2018 Esporão Colheita Red, Regional Alentejano — dense ruby with aromas of dusty earth and concentrated dark and red fruit. Flavors of ripe blackberries and blueberries blend with dusty earth and a bit of spice. The layered fruit flavors are ripe, but not too ripe with plenty of lively acidity. Tannins are grippy in a medium body with a medium-long finish. 14.5% abv. SRP $18
Touriga Nacional, Aragonez, Touriga Franca, Cabernet Sauvignon and Alicante Bouschet were partially pressed, partially foot-trodden and co-fermented in concrete tanks. After malolactic fermentation the wine aged a further 6 months in tank. Average vineyard age: 12 years.
2020 Esporão Reserva White, DOC Alentejo — dark yellow with aromas of spice, citrus and melon. Citrusy flavors lead along with ripe melons and gravelly minerality. The flavors are rich and layered in a medium body with a clean finish thanks to ample acidity. The finish is medium+ in length. 13.5% abv. SRP $20
Añtao Vaz, Arinto, Roupeiro and other varieties were de-stemmed and spent time on the skins before being pressed. Fermentation took place 70% in stainless steel and 30% new French and American oak barrels. The wine aged for six months in tank and barrel. Average vineyard age: 15 to 25 years.
2018 Esporão Reserva Red, DOC Alentejo — dense ruby with garnet at the rim. Generous aromas lead with dried dill, hints of cedar layered over dark fruit. Concentrated flavors of blackberries and dried dark cherries are backed by dried dill and hints of tobacco. The fruit flavors are lively thanks to zippy acidity. Tannins are grippy, but well integrated with the flavors in a medium body with a long finish. 14.5% abv.
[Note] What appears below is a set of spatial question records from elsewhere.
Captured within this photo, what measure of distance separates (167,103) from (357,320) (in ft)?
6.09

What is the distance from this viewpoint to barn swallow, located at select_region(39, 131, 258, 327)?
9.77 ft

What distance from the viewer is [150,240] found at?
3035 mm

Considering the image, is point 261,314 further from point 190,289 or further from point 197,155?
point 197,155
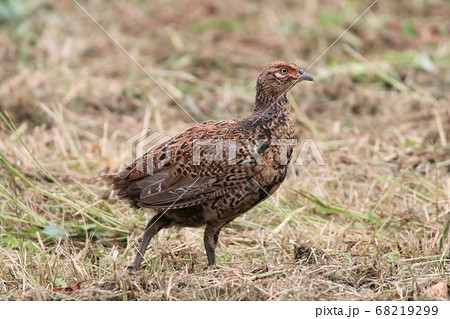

SRP $25
Aragonez, Trincadeira, Syrah, Touriga Nacional, Touriga Franca, Cabernet Sauvignon, Alicante Bouschet are harvested separately, de-stemmed, crushed and fermented in a combination of stainless steel, concrete tanks and small marble basins. After pressing, the wine was moved to stainless steel tanks. The wine aged for six months in 60% American and 40% French oak barrels before aging a further eight months in bottle before being released. Average vineyard age: 20 years.
Both white wines are characterized by beautiful aromatics and layered flavors. The Reserva has a bit more weight and complexity. Similarly, the Colheita Red is a more straight forward expression of the grape varieties with plenty of complexity, texture and weight, but the Reserva is a bit more complex and layered with the influences oak aging. The lovely thing about these red wines is that they are densely flavored but not over ripe. Oh, and the notable tannins are quite nice.
Growth Beyond Alentejo
Esporão’s commitment to organic viticulture reaches beyond its own vineyards in Alentejo to a few of their vineyard-partners in the region whom they are assisting with their own organic conversion. And beyond the Alentejo, in the Douro region, Esporão purchased Quinta dos Murças in 2008. The vineyards have been revitalized and were certified organic in 2019. That same year Esporão purchased Quinta do Ameal in the Lima sub-region of Vinho Verde. The region’s wet climate does not make it an easy fit for organic viticulture but, as João Roquette optimistically stated, “maybe we will get there.” All three Esporão estates offer ecotourism stays.
In all Esporão is responsible for 1,922 acres in three Portuguese wine regions. 1,663 acres are planted to vineyards and nearly all are certified organic. You can see how large the potential impact of one company’s conversion to organic viticulture can be.
Additionally, Esporão Group SA owns Sovina craft beer, makes olive oil and has recently begun experimental plantings of cannabis. Esporão’s US importer is NOW Wine Imports, also part of the Esporão Group. By adopting a “Slow forward” approach, Esporão has managed to grow while making quality wines, lightening its environmental footprint and improving its commitment to social issues.